Final project ideas

Here's a list of possible final project ideas — all things that would be fruitful to complete.

You needn't limit yourself to items from this list. Feel free to modify or blend these questions, or to develop your own question, deriving from material we covered or work you're doing independently.

I tend to imagine the final project taking roughly the form of one of the section pages at this site, with code and description interwoven — a less structured form of literate programming. However, I am open to other forms. Whatever gets your ideas across. I do, though, urge you to find ways to be open about the your data and methods, aiming to make it straightforward for others to reproduce your analyses, visualizations, and results.

SCALES We discussed three methods for obtaining lexical scales based (loosely speaking) on sentiment strength:

Compare these methods. A sample of questions you might address: What are their strengths and weaknesses? Are there tasks for which we might favor (disfavor) one or the other of them? Could they be combined effectively (say, via clustering, or in a MaxEnt model)?

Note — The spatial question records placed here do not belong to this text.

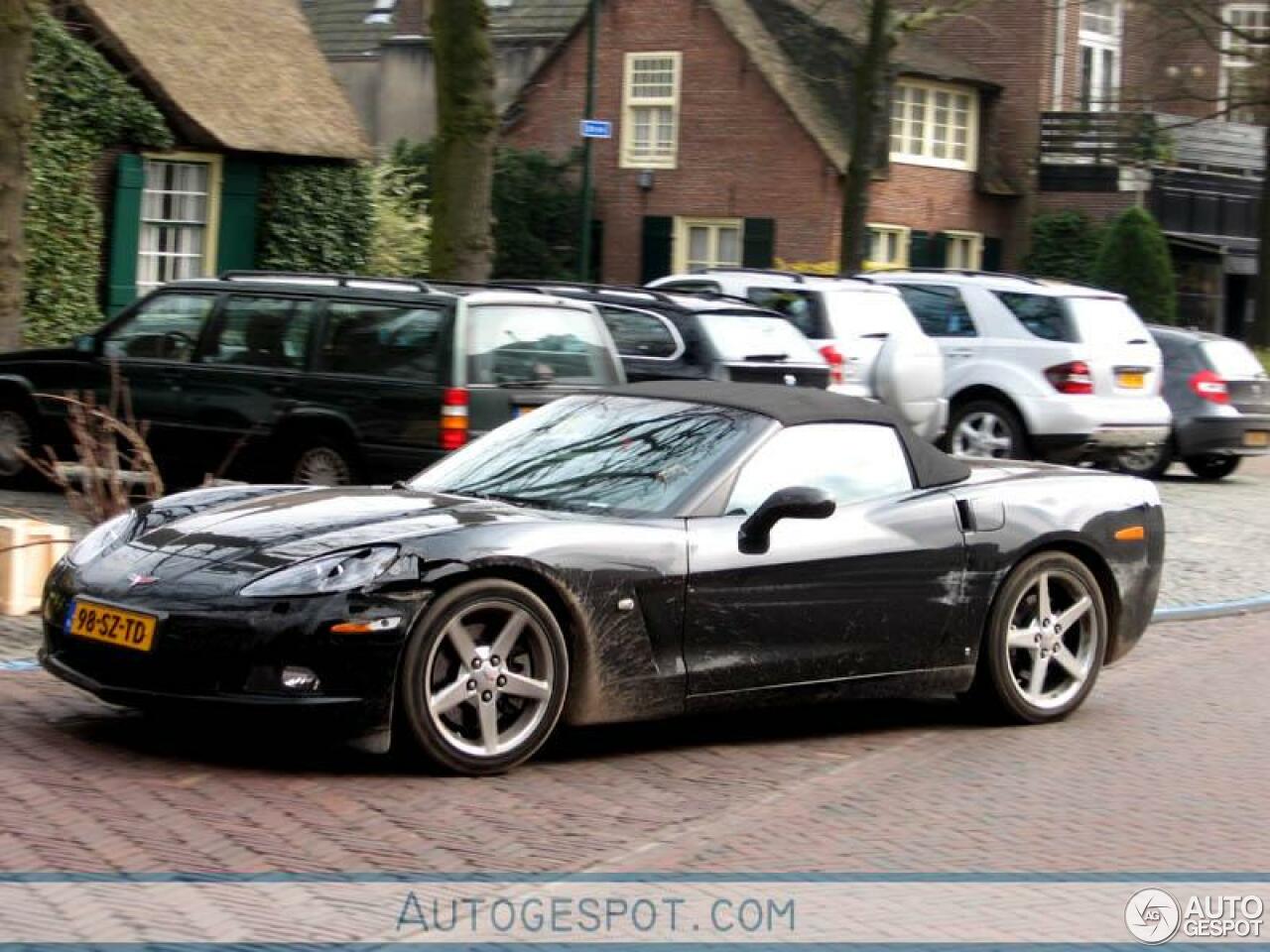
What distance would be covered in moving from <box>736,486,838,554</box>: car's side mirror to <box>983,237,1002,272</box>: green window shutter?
35.0 meters

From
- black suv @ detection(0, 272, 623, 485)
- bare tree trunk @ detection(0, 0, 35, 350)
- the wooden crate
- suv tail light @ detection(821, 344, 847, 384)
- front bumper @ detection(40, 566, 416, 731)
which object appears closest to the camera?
front bumper @ detection(40, 566, 416, 731)

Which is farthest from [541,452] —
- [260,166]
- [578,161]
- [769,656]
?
[578,161]

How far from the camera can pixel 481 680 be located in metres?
6.95

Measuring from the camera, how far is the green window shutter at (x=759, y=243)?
37625mm

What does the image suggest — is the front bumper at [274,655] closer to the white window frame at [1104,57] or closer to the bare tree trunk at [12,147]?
the bare tree trunk at [12,147]

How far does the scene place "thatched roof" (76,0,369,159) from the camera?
25266mm

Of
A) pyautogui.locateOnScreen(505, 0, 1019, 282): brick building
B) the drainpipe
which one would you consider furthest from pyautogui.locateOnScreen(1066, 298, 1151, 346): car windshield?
the drainpipe

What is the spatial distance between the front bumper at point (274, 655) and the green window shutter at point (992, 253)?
3624 cm

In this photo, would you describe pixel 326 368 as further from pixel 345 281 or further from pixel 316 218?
pixel 316 218

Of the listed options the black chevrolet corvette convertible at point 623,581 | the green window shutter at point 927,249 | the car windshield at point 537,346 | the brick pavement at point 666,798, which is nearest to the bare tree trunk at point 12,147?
the car windshield at point 537,346

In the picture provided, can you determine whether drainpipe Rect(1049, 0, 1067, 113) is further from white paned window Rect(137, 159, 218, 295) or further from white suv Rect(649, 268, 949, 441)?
white suv Rect(649, 268, 949, 441)

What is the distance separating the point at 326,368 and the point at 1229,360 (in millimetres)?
11435

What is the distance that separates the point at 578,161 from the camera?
38906 mm

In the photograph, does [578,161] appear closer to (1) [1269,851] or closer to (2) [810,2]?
(2) [810,2]
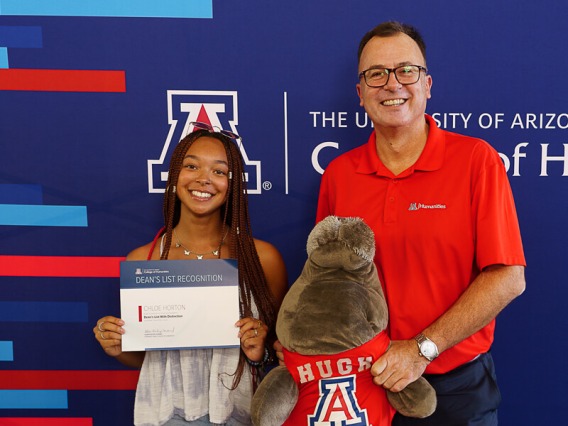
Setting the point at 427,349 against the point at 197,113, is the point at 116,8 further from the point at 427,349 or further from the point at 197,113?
the point at 427,349

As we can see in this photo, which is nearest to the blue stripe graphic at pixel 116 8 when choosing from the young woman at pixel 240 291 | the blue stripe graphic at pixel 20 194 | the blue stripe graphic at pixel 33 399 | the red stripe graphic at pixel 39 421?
the young woman at pixel 240 291

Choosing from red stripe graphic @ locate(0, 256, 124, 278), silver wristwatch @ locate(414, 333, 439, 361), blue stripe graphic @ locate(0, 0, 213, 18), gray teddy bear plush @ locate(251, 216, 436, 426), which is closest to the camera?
gray teddy bear plush @ locate(251, 216, 436, 426)

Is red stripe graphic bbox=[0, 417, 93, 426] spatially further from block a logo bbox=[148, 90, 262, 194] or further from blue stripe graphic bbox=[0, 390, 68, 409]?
block a logo bbox=[148, 90, 262, 194]

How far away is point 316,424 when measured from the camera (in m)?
1.17

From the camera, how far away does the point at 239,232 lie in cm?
150

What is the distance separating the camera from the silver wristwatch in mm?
1218

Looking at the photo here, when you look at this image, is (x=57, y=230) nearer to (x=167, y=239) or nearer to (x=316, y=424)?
(x=167, y=239)

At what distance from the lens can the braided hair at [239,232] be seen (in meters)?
1.44

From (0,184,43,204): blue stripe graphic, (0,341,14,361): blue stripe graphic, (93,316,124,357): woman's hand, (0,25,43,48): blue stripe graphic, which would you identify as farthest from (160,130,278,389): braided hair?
(0,341,14,361): blue stripe graphic

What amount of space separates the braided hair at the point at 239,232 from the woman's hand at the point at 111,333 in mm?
227

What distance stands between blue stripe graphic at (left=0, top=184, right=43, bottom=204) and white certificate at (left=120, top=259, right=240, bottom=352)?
72cm

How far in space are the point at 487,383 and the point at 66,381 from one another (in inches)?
58.5

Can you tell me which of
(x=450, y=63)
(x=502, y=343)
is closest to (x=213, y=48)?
(x=450, y=63)

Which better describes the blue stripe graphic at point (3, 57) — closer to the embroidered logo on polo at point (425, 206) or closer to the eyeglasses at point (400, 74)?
the eyeglasses at point (400, 74)
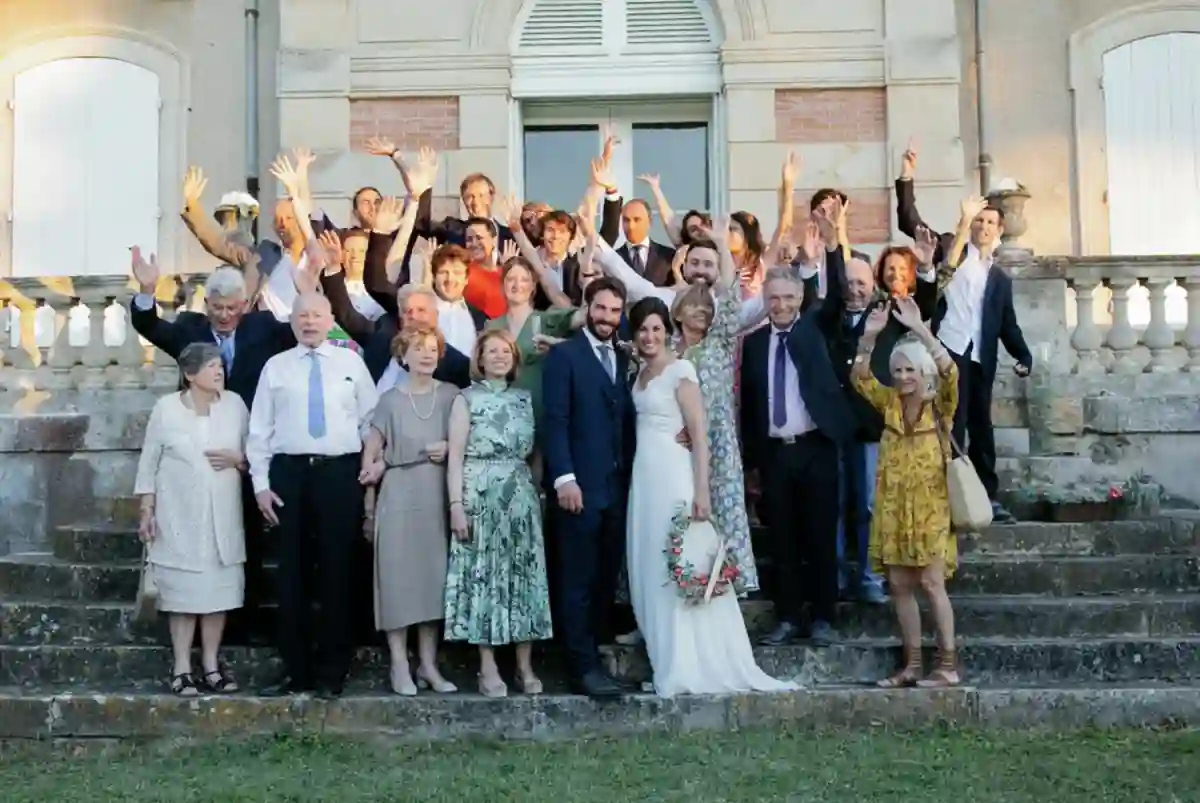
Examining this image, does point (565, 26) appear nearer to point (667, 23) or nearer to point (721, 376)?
point (667, 23)

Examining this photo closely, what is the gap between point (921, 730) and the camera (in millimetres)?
5750

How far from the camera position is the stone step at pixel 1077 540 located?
7258 mm

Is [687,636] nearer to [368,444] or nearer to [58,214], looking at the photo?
[368,444]

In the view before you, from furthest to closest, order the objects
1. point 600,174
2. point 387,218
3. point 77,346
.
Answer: point 77,346, point 600,174, point 387,218

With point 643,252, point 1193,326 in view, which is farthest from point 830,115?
point 643,252

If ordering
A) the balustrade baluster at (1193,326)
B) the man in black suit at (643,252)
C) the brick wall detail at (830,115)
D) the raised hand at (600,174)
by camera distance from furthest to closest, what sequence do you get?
the brick wall detail at (830,115) → the balustrade baluster at (1193,326) → the man in black suit at (643,252) → the raised hand at (600,174)

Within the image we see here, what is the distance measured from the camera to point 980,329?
7562mm

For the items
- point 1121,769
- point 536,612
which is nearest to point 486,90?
point 536,612

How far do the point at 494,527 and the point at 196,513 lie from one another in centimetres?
132

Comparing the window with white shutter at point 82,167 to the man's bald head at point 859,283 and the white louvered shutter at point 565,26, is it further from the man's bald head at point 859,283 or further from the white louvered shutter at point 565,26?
the man's bald head at point 859,283

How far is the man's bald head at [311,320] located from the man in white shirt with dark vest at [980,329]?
11.0ft

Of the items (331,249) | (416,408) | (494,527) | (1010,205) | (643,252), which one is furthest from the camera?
(1010,205)

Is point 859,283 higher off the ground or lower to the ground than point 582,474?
higher

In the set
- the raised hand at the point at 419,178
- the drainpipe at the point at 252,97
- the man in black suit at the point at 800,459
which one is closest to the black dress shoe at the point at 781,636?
the man in black suit at the point at 800,459
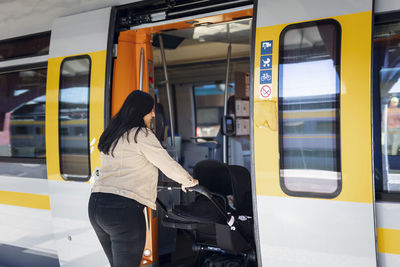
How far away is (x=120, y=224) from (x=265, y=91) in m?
1.29

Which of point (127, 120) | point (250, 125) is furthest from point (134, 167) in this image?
point (250, 125)

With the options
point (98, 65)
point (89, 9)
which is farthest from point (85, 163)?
point (89, 9)

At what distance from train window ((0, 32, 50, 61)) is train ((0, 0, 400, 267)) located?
15 millimetres

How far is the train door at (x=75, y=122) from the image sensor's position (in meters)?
3.43

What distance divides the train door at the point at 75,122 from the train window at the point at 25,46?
255mm

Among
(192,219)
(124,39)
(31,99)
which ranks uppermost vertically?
(124,39)

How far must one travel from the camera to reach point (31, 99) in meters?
4.15

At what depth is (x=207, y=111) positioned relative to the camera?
9547mm

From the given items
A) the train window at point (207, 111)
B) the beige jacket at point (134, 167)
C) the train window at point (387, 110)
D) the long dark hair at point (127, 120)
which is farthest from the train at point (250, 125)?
the train window at point (207, 111)

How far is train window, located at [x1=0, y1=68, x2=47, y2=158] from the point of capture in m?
4.04

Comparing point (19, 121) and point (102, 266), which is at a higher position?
point (19, 121)

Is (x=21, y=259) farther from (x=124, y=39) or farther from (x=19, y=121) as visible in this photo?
(x=124, y=39)

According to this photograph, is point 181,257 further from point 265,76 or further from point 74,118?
point 265,76

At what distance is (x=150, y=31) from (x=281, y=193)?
1894 millimetres
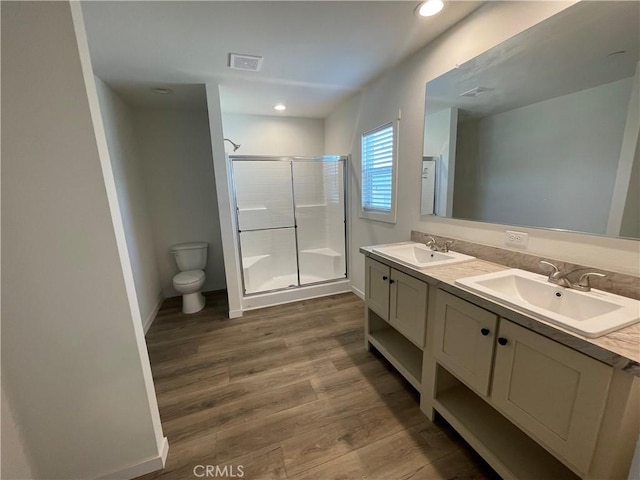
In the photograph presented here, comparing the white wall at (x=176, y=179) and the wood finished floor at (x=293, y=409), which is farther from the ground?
the white wall at (x=176, y=179)

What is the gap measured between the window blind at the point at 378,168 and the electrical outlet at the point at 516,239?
44.5 inches

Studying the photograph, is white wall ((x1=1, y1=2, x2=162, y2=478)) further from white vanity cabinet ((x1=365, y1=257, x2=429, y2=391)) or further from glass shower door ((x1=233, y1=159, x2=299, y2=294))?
glass shower door ((x1=233, y1=159, x2=299, y2=294))

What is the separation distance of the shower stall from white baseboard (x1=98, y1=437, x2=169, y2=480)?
2.07 m

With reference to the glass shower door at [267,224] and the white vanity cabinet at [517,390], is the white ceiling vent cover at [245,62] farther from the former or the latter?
the white vanity cabinet at [517,390]

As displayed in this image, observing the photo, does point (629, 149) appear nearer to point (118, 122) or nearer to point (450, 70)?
point (450, 70)

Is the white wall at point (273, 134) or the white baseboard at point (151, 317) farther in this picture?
the white wall at point (273, 134)

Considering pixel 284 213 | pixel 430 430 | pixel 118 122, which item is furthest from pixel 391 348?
pixel 118 122

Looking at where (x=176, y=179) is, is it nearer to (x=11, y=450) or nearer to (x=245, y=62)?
(x=245, y=62)

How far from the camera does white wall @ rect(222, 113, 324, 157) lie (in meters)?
3.47

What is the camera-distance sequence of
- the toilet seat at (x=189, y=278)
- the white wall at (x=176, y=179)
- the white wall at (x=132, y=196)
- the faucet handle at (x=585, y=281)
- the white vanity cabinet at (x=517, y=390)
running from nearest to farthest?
the white vanity cabinet at (x=517, y=390), the faucet handle at (x=585, y=281), the white wall at (x=132, y=196), the toilet seat at (x=189, y=278), the white wall at (x=176, y=179)

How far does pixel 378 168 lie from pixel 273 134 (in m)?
1.80

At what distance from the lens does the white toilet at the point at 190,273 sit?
2865mm

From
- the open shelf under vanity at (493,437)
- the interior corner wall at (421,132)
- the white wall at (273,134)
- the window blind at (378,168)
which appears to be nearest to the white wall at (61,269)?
the open shelf under vanity at (493,437)

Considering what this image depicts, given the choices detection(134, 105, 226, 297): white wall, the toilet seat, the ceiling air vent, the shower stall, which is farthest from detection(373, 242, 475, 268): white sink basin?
detection(134, 105, 226, 297): white wall
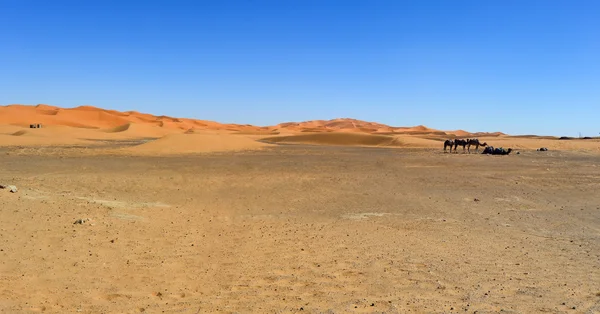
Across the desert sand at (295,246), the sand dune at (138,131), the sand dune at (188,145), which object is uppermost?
the sand dune at (138,131)

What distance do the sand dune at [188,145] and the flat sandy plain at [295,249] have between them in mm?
15617

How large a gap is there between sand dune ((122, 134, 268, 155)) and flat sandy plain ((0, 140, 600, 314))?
15617mm

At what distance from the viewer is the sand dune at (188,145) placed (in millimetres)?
31250

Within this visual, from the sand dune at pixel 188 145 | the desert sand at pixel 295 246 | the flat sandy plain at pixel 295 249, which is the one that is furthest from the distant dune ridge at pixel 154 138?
the flat sandy plain at pixel 295 249

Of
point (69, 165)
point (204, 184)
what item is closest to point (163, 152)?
point (69, 165)

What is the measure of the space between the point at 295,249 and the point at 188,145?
2806cm

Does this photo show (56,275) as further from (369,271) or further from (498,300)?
(498,300)

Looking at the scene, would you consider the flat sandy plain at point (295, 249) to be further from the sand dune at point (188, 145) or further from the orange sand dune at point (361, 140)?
the orange sand dune at point (361, 140)

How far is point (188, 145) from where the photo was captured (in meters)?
34.7

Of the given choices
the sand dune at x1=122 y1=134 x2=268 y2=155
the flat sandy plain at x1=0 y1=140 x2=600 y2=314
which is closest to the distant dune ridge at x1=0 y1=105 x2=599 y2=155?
the sand dune at x1=122 y1=134 x2=268 y2=155

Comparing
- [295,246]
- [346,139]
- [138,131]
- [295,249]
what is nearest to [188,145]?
[346,139]

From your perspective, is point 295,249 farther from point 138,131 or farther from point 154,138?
point 138,131

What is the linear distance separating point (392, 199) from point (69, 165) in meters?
14.2

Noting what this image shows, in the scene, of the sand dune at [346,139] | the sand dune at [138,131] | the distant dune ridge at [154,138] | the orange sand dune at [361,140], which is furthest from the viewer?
the sand dune at [138,131]
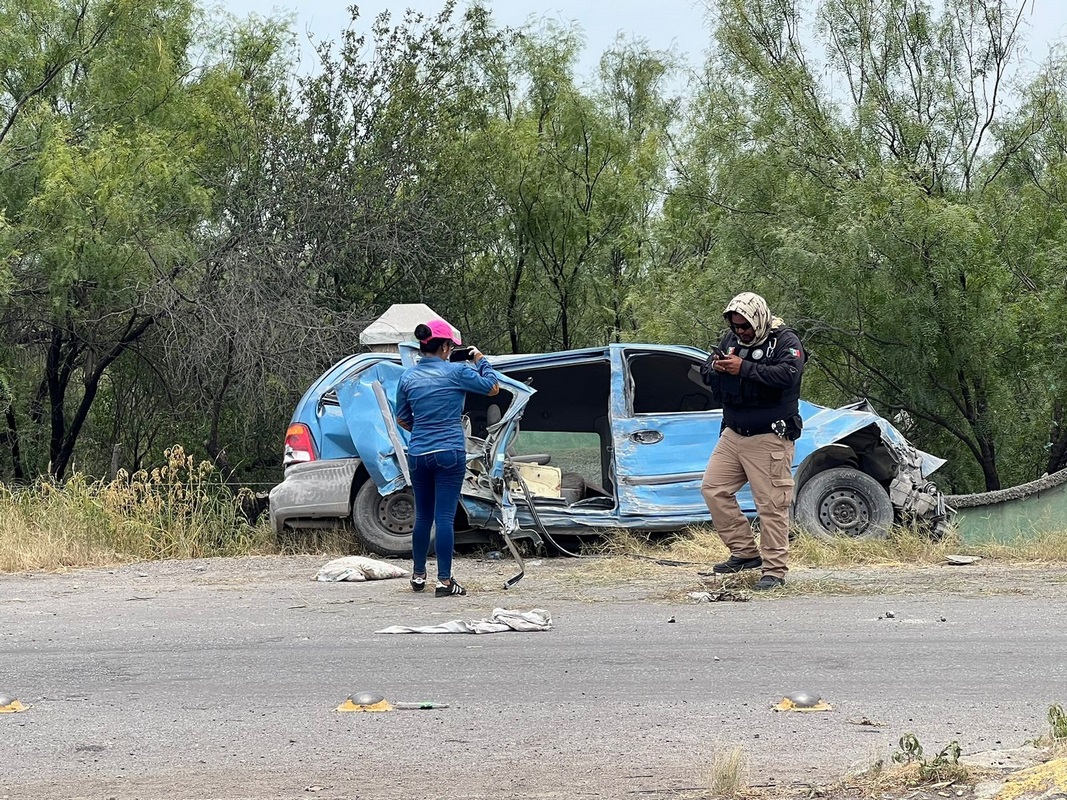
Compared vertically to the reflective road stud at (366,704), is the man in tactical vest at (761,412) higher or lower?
higher

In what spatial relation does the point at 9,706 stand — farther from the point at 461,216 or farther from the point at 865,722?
the point at 461,216

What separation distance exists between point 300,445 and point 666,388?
12.5 feet

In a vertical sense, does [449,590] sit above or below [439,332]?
below

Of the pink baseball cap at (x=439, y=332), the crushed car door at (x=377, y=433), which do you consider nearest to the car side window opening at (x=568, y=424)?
the crushed car door at (x=377, y=433)

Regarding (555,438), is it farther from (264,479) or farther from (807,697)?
(807,697)

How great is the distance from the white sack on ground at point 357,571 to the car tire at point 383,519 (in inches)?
47.1

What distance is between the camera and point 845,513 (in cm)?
1170

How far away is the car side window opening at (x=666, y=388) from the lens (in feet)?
42.9

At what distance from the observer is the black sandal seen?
30.0 ft

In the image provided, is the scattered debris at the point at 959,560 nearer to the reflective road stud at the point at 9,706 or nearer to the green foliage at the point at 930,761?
the green foliage at the point at 930,761

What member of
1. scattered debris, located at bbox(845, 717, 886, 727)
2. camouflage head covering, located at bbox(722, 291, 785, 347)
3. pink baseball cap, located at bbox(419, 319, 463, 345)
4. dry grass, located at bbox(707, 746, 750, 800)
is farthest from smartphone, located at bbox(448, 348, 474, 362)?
dry grass, located at bbox(707, 746, 750, 800)

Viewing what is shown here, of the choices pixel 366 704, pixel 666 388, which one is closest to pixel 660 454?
pixel 666 388

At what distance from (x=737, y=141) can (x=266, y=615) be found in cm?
1051

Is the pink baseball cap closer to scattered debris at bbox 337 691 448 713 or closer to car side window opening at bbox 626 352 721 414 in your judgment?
car side window opening at bbox 626 352 721 414
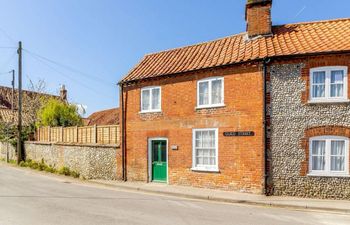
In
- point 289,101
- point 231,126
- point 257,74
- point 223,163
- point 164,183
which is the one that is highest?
point 257,74

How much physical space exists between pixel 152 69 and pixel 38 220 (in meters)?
11.3

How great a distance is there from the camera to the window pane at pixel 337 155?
486 inches

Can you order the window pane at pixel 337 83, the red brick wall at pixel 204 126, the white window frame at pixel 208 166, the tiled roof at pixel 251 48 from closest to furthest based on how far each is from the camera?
the window pane at pixel 337 83 < the tiled roof at pixel 251 48 < the red brick wall at pixel 204 126 < the white window frame at pixel 208 166

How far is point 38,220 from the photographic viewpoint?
27.7 feet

COMPOSITION One of the shortcomings of IQAP experiments is that they do not do proper compositional analysis. Rather, they turn the terminals inside the -CONTRAST nodes into bags of words and then do ad hoc comparisons. Define functions that implement some aspects of compositional analysis, and evaluate them in the context of the deterministic model or the MaxEnt model (or some variation thereof).

(For one approach to compositional analysis, see my talk with Alex Djalali at the Semantics for Textual Inference Workshop.)

QMAXENT There are a host of question-type dialog tags in the SwDA. To what extent are they distinguishable and predictable?

  1. Select a coherent subset of the q-type tags, taking into consideration their relationships as well as more practical issues like the number of tokens representing each. Feel free to pool them into groups (e.g. rhetorical vs. information-seeking). Keep in mind that large imbalances in class sizes can be problematic for classifiers.
  2. Build a function that maps swda.Utterance instances to feature dictionaries. (The function will resemble this one but be defined for swda.Utterance instances, rather than iqap.Item instances). Motivate the subfunctions that comprise your function.
  3. Modify IqapClassifier so that it works with swda.CorpusReader instances rather than iqap.IqapCorpusReader instances. (This is a thorough overhaul but the changes are pretty straightforward. An ambitious but useful extension: create a class that works with a wide range of corpus types.)
  4. Run an experiment with your classifier, report the results, and do some error analysis, searching in particular for places where the model seems to fail.

This project has about the scope of an ACL paper, which is a lot but which also suggests a potential submission.

CLAUSETYPING The SwDA clause-typing experiment looked at the extent to which polar interrogative forms match pragmatic function (dialog act). Conduct and describe a similar experiment for another (clause-type, dialog-act) pair, and explain how the results are relevant for research concerning the relationship between syntactic structures and pragmatic functions.

CLAUSETYPES2ACTS This exploratory section of the clause-typing page defines speaker and hearer prespectives on the associations between clause-types (syntax) and dialog acts (pragmatics). It seems there should be some deep points of alignment between these two distributions. After all, we are all both speakers and hearers, and part of playing those roles is anticipating what the person in the other role will do and then adjusting one's behavior (in production or generation) accordingly. What is the precise nature of this alignment? (This is a very open-ended and vague question; part of the project would involve making it more precise and manageable.)

CLUSTER The SwDA clustering section used the k-means algorithm to analyze what dialog act tags can tell us about word meanings. As noted in the analysis section, the hard-clustering that k-means performs is not ideal, since it cannot handle ambiguity. Pantel and Lin (2002) describe a non-hierarchical soft-clustering algorithm that might be better for this purpose. Implement their algorithm and informally assess how it does. (If your implementation extends SwdaWordTagClusterer in swda_wordtag_clusterer.py, then you should be able to use its matrix-building functionality.)

NONCANON What is the relationship between non-canonical clause types and discourse coherence?

  1. Write a function that identifies the clause type or types you are interested in, and evaluate the function for precision and recall.
  2. Select an annotation from the PDTB 2.0 that you want to predict. The likely contenders are, I think, Relation, ConnHeadSemClass1, or some clustering of conn_str(), but others might be worth looking at too.
  3. Explore the correlation between the values of your clause-typing function and the PDTB variable you chose. To what extent are they related? (Or, to what extent is their relationship evident from your analysis?) Are there areas (combinations of elements) for which the association is very strong (weak)?